[Document passage]
Tracking Trade Conflicts in Asia and Mexico

summary

  • An Asian Perspective On Trade
  • Mexico Becomes The Second Front

When I scheduled my annual trip to Asia earlier this year, I was hopeful that trade frictions with China would be resolved before the journey. Instead, the acrimony between the main antagonists has increased. While this made my conversations more difficult, it also increased their value. Here are the main takeaways I gleaned from my long series of interactions across four countries late last month.

  • It is hard to overstate the differences in style between China and the United States. The Chinese are measured, patient and subtle. They view Washington’s posture as impulsive and unproductive. Several people in Beijing referred to the increase in tariffs and the restrictions placed on Huawei (China’s champion telecommunications firm) as “not the actions of a trusted partner.”

    There are certainly those in the United States who would assert that China has not been a trusted partner, given its alleged theft of intellectual property and its failure to deliver on promised economic reform. Hard-liners in Washington believe China has evaded these issues for far too long, and tough tactics are warranted. Indeed, by subjecting them to a measure of economic discomfort, these measures have gotten the attention of the Chinese.

    Weekly Economic Commentary Chart 1 - 06/07/19

    Tactics aside, the central question is whether America and China can reset the terms of their trade relationship without significantly disrupting the world economy. The rising antipathy between the two could place the global expansion in peril.
  • Developing countries reliant on commerce with China or the U.S. find themselves caught in the middle. Several nations in Asia are heavily dependent on exports for economic growth, and their trade flows are already constricting. (No matter how many times I visit the region, I am always amazed by the number of container ships lined up outside of the ports of Hong Kong and Singapore.)

    Even if the rhetoric eases and discussions resume, the resulting uncertainty surrounding the situation is harmful to commerce. Confidence and investment indicators from around the world are slipping, presaging slower growth in the second half of the year. Australia’s central bank cut its interest rates this week; the Federal Reserve may be forced to follow in the second half of this year.

    “Rising trade tensions are creating unwelcome uncertainty.”
  • China is taking aggressive steps to offset the trade conflict’s contractionary influence, including tax cuts, infrastructure spending and increased lending to small and medium-sized businesses. During a conference I addressed in Beijing, senior policy makers repeatedly stressed the importance of supporting the flow of credit to entrepreneurs. In total, the measures amount to the sizable sum of about 2% of Chinese gross domestic product (GDP).

    The reservoir of options for China remains fairly deep, but could come at the long-term cost of financial stability. Until last summer, China had been waging a successful battle against credit excesses. The trade conflict has forced the country to retreat, at least for now.
[/Document passage]
Copy out the full commentary on trade conflicts in Asia and Mexico, word for word, keeping every line and bullet unchanged.
[Excerpted records]
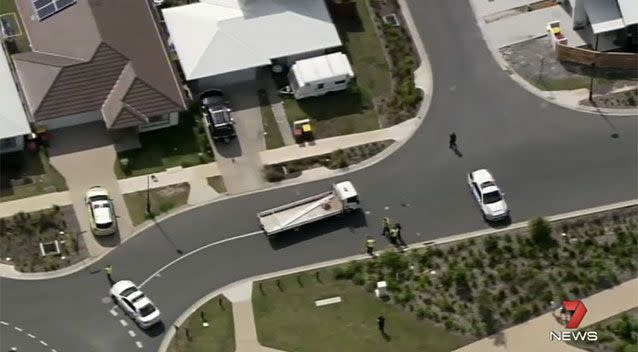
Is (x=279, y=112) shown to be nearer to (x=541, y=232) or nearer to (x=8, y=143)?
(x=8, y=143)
[/Excerpted records]
[Excerpted records]
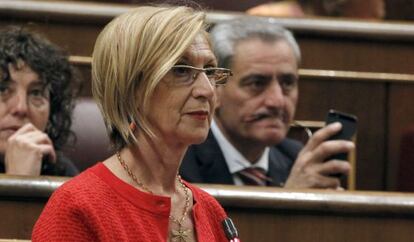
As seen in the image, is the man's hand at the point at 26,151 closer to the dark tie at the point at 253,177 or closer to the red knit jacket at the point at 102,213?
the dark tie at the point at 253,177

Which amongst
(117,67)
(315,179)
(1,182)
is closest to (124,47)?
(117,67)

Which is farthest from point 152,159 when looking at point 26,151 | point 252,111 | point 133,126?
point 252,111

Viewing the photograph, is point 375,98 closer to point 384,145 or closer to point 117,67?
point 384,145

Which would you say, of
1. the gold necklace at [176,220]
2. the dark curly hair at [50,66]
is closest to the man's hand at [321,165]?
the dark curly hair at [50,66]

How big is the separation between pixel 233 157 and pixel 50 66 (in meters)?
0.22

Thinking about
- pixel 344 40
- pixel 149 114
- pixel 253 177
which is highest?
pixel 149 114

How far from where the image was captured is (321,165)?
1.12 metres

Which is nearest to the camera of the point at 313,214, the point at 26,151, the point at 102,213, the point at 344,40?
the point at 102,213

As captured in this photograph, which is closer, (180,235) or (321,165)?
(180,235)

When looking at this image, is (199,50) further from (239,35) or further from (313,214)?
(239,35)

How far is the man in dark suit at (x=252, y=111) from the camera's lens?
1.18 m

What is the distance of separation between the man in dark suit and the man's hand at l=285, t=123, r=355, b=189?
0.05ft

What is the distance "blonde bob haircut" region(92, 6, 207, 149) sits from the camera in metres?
[/Excerpted records]
[Excerpted records]
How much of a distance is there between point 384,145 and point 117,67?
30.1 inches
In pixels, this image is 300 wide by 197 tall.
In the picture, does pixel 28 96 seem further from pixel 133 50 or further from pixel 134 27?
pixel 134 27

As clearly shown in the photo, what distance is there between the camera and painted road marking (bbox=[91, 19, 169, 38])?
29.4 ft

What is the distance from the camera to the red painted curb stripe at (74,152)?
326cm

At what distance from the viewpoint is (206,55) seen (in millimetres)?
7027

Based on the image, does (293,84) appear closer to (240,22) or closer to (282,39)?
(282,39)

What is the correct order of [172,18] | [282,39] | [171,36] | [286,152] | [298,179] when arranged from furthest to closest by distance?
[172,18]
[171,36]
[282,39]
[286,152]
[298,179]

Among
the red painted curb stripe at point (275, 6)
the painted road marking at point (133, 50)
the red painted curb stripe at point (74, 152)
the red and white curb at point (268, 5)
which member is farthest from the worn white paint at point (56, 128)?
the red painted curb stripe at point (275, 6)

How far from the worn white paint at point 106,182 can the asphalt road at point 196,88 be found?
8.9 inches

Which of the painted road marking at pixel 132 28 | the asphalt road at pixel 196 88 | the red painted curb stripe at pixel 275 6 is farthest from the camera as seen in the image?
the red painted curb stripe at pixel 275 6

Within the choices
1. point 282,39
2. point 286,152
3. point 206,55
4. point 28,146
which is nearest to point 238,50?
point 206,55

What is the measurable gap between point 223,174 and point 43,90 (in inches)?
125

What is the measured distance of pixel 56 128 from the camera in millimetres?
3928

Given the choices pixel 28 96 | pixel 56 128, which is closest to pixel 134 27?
[/Excerpted records]
• [Result of the task]
Tracking Trade Conflicts in Asia and Mexico

summary

  • An Asian Perspective On Trade
  • Mexico Becomes The Second Front

When I scheduled my annual trip to Asia earlier this year, I was hopeful that trade frictions with China would be resolved before the journey. Instead, the acrimony between the main antagonists has increased. While this made my conversations more difficult, it also increased their value. Here are the main takeaways I gleaned from my long series of interactions across four countries late last month.

  • It is hard to overstate the differences in style between China and the United States. The Chinese are measured, patient and subtle. They view Washington’s posture as impulsive and unproductive. Several people in Beijing referred to the increase in tariffs and the restrictions placed on Huawei (China’s champion telecommunications firm) as “not the actions of a trusted partner.”

    There are certainly those in the United States who would assert that China has not been a trusted partner, given its alleged theft of intellectual property and its failure to deliver on promised economic reform. Hard-liners in Washington believe China has evaded these issues for far too long, and tough tactics are warranted. Indeed, by subjecting them to a measure of economic discomfort, these measures have gotten the attention of the Chinese.

    Weekly Economic Commentary Chart 1 - 06/07/19

    Tactics aside, the central question is whether America and China can reset the terms of their trade relationship without significantly disrupting the world economy. The rising antipathy between the two could place the global expansion in peril.
  • Developing countries reliant on commerce with China or the U.S. find themselves caught in the middle. Several nations in Asia are heavily dependent on exports for economic growth, and their trade flows are already constricting. (No matter how many times I visit the region, I am always amazed by the number of container ships lined up outside of the ports of Hong Kong and Singapore.)

    Even if the rhetoric eases and discussions resume, the resulting uncertainty surrounding the situation is harmful to commerce. Confidence and investment indicators from around the world are slipping, presaging slower growth in the second half of the year. Australia’s central bank cut its interest rates this week; the Federal Reserve may be forced to follow in the second half of this year.

    “Rising trade tensions are creating unwelcome uncertainty.”
  • China is taking aggressive steps to offset the trade conflict’s contractionary influence, including tax cuts, infrastructure spending and increased lending to small and medium-sized businesses. During a conference I addressed in Beijing, senior policy makers repeatedly stressed the importance of supporting the flow of credit to entrepreneurs. In total, the measures amount to the sizable sum of about 2% of Chinese gross domestic product (GDP).

    The reservoir of options for China remains fairly deep, but could come at the long-term cost of financial stability. Until last summer, China had been waging a successful battle against credit excesses. The trade conflict has forced the country to retreat, at least for now.